14. The computer-implemented method according to any one of claims 1 to 13, wherein: The method includes implementing the mining plan within a predefined second time period, and simultaneously generating a plurality of alternative mining plans and corresponding plan data within the predefined second time period.
15. The computer-implemented method of claim 14, wherein: The starting operating parameters of at least some of the alternative production plans correspond to predicted operating parameters of the implemented production plan at the end of the predefined second time period.
16. The computer-implemented method according to any one of claims 1 to 15, wherein: The method includes defining a third time period, wherein the third time period is longer than the second time period, and the computing system is configured to collate the empirically derived environmental data and the empirically derived operational data at the end of the third time period.
17. The computer-implemented method according to claims 5 and 16, characterized in that The Research Scientist and / or Data Analyst applies probabilistic and / or machine learning techniques to empirically derived environmental data and empirically derived operational data to update at least one of the following: Probability analysis; Constraint data; Acceptable levels of status change; and / or Ecosystem model.

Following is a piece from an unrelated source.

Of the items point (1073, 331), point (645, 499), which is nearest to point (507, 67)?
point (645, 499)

18. The computer-implemented method according to claim 16 or 17, wherein: The second time period is between 5 days and 6 months, and the first and third time periods are both between 1 month and 1 year.

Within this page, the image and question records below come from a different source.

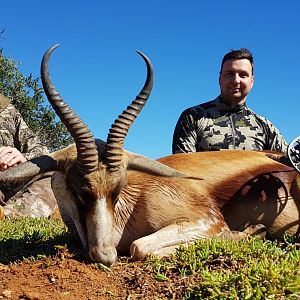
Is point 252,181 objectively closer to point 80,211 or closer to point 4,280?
point 80,211

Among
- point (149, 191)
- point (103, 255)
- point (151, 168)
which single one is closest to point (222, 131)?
point (149, 191)

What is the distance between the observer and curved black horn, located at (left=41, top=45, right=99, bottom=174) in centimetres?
494

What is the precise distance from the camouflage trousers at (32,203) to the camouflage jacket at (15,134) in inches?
27.6

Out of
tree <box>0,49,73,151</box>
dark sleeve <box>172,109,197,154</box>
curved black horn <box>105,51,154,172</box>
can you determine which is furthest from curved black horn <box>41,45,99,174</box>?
tree <box>0,49,73,151</box>

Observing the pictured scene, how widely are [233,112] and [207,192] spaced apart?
131 inches

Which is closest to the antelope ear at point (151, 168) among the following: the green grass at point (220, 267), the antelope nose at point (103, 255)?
the green grass at point (220, 267)

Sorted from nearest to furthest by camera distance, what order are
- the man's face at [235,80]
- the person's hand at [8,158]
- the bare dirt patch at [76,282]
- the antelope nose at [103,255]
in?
the bare dirt patch at [76,282]
the antelope nose at [103,255]
the person's hand at [8,158]
the man's face at [235,80]

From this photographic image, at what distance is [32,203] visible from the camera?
977cm

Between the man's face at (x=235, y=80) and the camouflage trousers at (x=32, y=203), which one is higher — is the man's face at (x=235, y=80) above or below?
above

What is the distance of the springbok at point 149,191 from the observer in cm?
490

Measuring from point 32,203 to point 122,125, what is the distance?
503cm

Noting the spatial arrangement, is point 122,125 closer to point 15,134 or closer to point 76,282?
point 76,282

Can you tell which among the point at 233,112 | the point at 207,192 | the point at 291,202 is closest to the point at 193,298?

19. The computer-implemented method according to any one of claims 1 to 18, wherein: The computing system is configured to maintain a portal for access by regulatory agencies and / or the public, the portal providing at least one of the following types of information: environmental data, constraint data, and operational data.
20. A computing system configured to perform the method according to any one of claims 1 to 19.
21. A system for extracting natural resources from a target environment, the system comprising: A computing system configured to perform the method according to claim 1; mining equipment, the mining equipment being deployed in the target environment; as well as A plurality of sensors are arranged on and around the mining equipment and in the target environment, and the sensors are capable of communicating with the computing system via a telemetry link.